セリフも少なめで、会話で話が進んでいく映画でもありません。夜中に相手の家に押しかけて、そっと引き金を引くような緊張感溢れるシーンの連続で構成されているので、頭を使いたくない日に見るのがいいでしょう。
ひとつ惜しいなあ、と思ったのは、相手を銃で制圧して、あとは撃つだけというシーンで、さっと撃たずに、じらしてじらして、「いいか、お前は今日死ぬんだぞ、これは両親の仇だからな。いいな、もう撃つからな。本当に撃つからな。本当だぞ、本当なんだぞ」的な前置きがあるのが面倒くさかったです。
殺す決心はとっくの昔についてるはずなんだから、直前になってぐずぐずする意味が分かりません。あそこの会話も省いてくれればより一層リアリティーがあっていいんですけどね。

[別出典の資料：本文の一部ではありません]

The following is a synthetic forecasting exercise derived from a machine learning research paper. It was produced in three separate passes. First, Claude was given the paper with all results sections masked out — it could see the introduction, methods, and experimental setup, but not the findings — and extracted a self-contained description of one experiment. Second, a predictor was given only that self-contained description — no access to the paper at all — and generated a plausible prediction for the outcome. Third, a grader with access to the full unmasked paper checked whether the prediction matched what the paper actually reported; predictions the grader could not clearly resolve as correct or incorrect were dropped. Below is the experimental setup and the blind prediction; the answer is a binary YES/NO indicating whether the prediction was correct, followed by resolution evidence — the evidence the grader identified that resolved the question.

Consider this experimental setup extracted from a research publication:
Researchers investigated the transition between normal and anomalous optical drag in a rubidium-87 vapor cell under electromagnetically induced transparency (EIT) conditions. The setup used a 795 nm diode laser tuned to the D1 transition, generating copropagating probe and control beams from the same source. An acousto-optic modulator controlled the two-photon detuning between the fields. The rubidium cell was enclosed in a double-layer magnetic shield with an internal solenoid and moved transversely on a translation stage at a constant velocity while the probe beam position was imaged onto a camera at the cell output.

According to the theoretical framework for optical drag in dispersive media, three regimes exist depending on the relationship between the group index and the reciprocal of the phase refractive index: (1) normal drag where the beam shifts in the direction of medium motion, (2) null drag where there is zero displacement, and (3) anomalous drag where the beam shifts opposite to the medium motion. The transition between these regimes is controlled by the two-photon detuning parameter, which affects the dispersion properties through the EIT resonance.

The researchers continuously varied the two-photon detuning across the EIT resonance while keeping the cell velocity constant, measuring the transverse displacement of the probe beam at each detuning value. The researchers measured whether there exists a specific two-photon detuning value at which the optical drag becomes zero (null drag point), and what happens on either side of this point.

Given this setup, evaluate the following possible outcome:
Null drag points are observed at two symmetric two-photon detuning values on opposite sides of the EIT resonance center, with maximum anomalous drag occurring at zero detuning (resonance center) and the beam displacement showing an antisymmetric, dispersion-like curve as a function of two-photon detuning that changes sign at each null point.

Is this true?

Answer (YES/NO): NO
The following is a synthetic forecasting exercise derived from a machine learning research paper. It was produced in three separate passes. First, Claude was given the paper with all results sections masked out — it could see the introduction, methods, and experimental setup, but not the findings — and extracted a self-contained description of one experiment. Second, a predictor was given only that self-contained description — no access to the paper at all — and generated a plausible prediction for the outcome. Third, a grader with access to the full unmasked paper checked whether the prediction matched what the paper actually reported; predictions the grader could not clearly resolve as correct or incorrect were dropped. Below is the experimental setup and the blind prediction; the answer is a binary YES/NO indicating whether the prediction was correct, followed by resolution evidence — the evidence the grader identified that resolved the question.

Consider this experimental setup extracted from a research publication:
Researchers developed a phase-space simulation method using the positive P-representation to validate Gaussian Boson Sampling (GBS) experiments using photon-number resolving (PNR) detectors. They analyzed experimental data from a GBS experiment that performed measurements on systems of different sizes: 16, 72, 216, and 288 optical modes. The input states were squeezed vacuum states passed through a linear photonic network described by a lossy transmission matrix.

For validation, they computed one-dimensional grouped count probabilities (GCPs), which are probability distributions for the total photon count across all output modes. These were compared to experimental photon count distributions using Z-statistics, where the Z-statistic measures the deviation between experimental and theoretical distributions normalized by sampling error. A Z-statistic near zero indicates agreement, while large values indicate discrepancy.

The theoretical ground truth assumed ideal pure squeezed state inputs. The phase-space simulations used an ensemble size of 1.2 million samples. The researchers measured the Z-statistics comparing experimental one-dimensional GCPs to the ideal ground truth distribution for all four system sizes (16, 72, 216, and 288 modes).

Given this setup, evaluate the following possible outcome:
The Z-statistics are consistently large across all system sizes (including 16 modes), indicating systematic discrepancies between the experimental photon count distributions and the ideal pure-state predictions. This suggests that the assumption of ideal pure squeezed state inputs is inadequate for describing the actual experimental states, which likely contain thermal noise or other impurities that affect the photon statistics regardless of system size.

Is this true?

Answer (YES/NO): YES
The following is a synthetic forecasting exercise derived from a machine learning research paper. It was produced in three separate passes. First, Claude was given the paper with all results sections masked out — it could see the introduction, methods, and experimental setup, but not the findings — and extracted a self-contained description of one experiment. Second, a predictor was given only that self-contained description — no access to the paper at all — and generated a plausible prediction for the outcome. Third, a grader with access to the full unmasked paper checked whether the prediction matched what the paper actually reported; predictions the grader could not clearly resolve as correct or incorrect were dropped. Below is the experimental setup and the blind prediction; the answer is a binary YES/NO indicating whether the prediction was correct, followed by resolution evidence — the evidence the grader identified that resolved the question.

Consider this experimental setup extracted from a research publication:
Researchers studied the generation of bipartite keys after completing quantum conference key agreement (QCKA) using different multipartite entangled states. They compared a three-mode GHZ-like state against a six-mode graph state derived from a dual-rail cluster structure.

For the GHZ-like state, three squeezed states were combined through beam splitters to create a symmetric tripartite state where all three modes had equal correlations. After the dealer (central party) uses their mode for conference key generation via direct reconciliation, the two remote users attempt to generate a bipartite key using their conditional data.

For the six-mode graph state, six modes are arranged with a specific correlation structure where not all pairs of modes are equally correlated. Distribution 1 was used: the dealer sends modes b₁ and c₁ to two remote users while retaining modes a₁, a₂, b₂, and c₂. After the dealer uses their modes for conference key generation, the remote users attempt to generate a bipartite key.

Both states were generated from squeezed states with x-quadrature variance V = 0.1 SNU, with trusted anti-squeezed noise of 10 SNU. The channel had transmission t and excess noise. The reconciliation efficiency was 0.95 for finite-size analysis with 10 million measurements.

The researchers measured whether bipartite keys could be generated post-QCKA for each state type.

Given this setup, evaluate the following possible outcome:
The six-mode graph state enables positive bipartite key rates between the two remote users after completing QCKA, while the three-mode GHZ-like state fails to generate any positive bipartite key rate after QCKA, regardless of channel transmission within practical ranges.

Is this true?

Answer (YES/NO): YES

そういえばこの映画に限らず、「いいから早く撃てよ」っていう映画多いですよね。あれ、なんとかならないんですかね。
あと、劇中では警察がわざわざ被害者家族に加害者の出所情報を明かしたりしていますが、あれは法律的にアウトですよね? アメリカならその辺はもっときちんとしてそうですけどね。
ちなみに僕の住むブラジルでは司法や警察が腐りきっているので、その辺の情報はダダ漏れです。一度友人が強盗に襲われて、警察所に被害届けを出しに行ったら、強盗はあえなく逮捕されたのに、それから数日後に強盗の家族(嫁)が赤ん坊を抱えて家に押しかけてきたそうです。
「旦那が捕まったらこの子が路頭に迷うから訴えを退けて欲しい」。
お前とお前の家族が住んでるところは知ってるぞという最低の脅迫です。家族同士の復讐劇はこうして始まるのです。